Why should you worry about snow on your roof?
Heavy loads of ice and snow on your roof can create serious problems like:
- injuries from snow and ice falling from sloped roofs
- roof collapse, especially on flat roofs
- carbon monoxide poisoning resulting from blocked chimneys and vents
- water damage from ice dams that form on the edges of roofs and in gutters
What are ice dams?
When the temperature in your attic is above freezing, snow on the roof will likely melt. When the snowmelt runs down the roof and hits the colder eaves, it refreezes.
If this cycle repeats over several days, the freezing snowmelt builds up and forms a dam of ice, behind which water pools up into large puddles, or "ponds". The ponding water can then back up under the roof covering and leak into the attic or along exterior walls.
The right weather conditions for ice dams are usually when outside air temperatures are in the low 20s (°F) for several days with several inches of snow on the roof.
What causes condensation in your attic?
Condensation of water vapor on cold surfaces in attics can cause wood to rot, which can lead to costly repairs.

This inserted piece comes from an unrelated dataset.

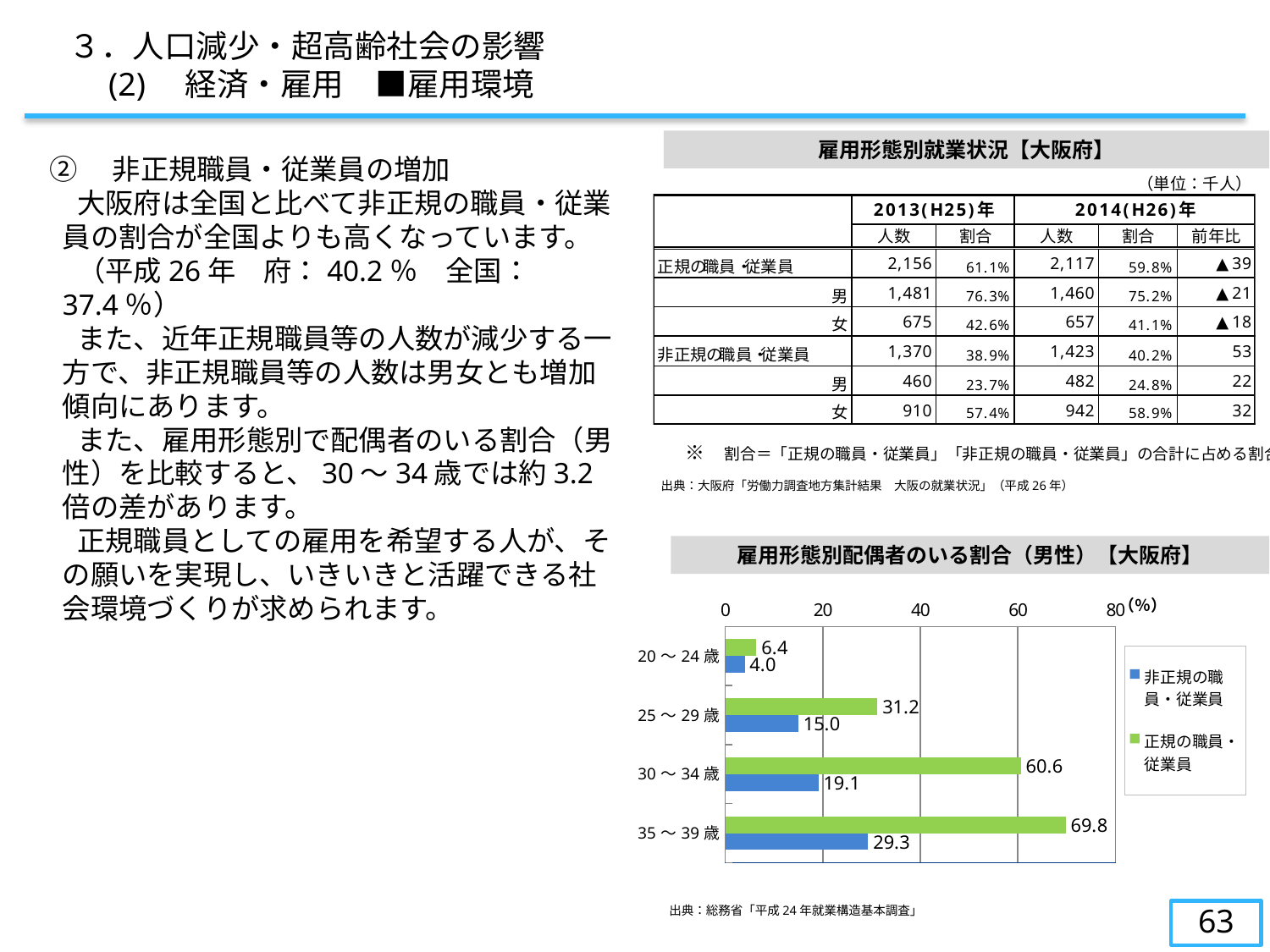
In the chart 雇用形態別配偶者のいる割合（男性）【大阪府】, which age group has the lowest value for 非正規の職員・従業員? 20～24歳 In the chart 雇用形態別配偶者のいる割合（男性）【大阪府】, is the value for 正規の職員・従業員 in the 35～39歳 group greater or less than 60? greater In the chart 雇用形態別配偶者のいる割合（男性）【大阪府】, what is the value for 非正規の職員・従業員 in the 35～39歳 group? 29.3 What kind of chart is shown under the title 雇用形態別配偶者のいる割合（男性）【大阪府】? bar chart How many series does the legend of the chart 雇用形態別配偶者のいる割合（男性）【大阪府】 list? 2 In the chart 雇用形態別配偶者のいる割合（男性）【大阪府】, which is larger in the 25～29歳 group: 正規の職員・従業員 or 非正規の職員・従業員? 正規の職員・従業員 In the chart 雇用形態別配偶者のいる割合（男性）【大阪府】, which age group has the highest value for 正規の職員・従業員? 35～39歳 In the chart 雇用形態別配偶者のいる割合（男性）【大阪府】, do the values for 非正規の職員・従業員 rise or fall as the age groups get older? rise How many age groups are shown in the chart 雇用形態別配偶者のいる割合（男性）【大阪府】? 4 In the chart 雇用形態別配偶者のいる割合（男性）【大阪府】, what is the value for 正規の職員・従業員 in the 30～34歳 group? 60.6 In the chart 雇用形態別配偶者のいる割合（男性）【大阪府】, what is the difference between 正規の職員・従業員 and 非正規の職員・従業員 in the 30～34歳 group? 41.5 In the chart 雇用形態別配偶者のいる割合（男性）【大阪府】, what is the value for 非正規の職員・従業員 in the 25～29歳 group? 15.0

Condensation in the attic typically occurs when warm, moist air migrates or is directed into the attic from living spaces below. Research indicates unusually high humidity in the home's living spaces is strongly associated with attic condensation problems.
What are some warning signs to watch for?
Recognize the signs of stress when too much snow and ice has accumulated on your roof or when you have too much condensation in your attic:
- sagging ridgeline
- drooping ceilings
- water leaks on interior walls and ceilings
- jammed doors
- cracked interior walls near the center of your home
- creaking sounds
Condensation, snow on roof, and ice dam prevention tips
First and foremost, it's your builder or designer's job to understand the relationship of humidity and air movement when designing and constructing the house so these problems don't occur.
Here are a few simple steps that can help prevent snow build up on the roof, ice dams and condensation in your attic:
Bathroom and kitchen exhaust fans , as well as dryer vents, should never be discharged into the attic space and always discharge outside. You may have an adequately ventilated attic, but this won't matter if the bathroom exhaust fan dumps warm moist air directly into the attic space. This could result in condensed water vapor freezing onto cold attic materials, which will eventually thaw creating wet attic materials resulting in damage in the attic and inside the home.
Minimize ceiling mounted fixtures below the attic that create the need for holes in the drywall or plaster ceiling. Properly seal ceiling penetrations to make them airtight taking care to follow manufacturer clearance requirements for flues, chimneys, and recessed light fixtures.
Research shows keeping the attic air temperature below freezing when the outside air temperature is in the low 20s can reduce the occurrence of ice dams. Proper attic ventilation is key to keeping the attic cool, while adequate and properly installed insulation is key to keeping your house warm. It is critical to keep soffit vents free from obstructions to allow the natural flow of cool outside air into the attic space to replace the warmer attic air that rises and flows outside the ridge and/or roof vents. This flow of air will keep the attic cool and free of moisture build-up.
Do not attempt removing ice and snow from your roof yourself. Avoid injury by hiring a professional to remove snow and ice from the roof and fix the problem before it leads to property damage and expensive repairs. Here are some tips though to keep in mind:
- Add insulation to your attic to help prevent your home's warm air from escaping into unheated attic spaces.
If replacing your home's roof, have a self-sealing membrane installed under the shingles to help prevent water damage from ice dams.
- On metal roofs, install snow guards above entrances.
If your home suffers damage this winter, contact your insurance agent to find out if it's covered under your homeowner's policy.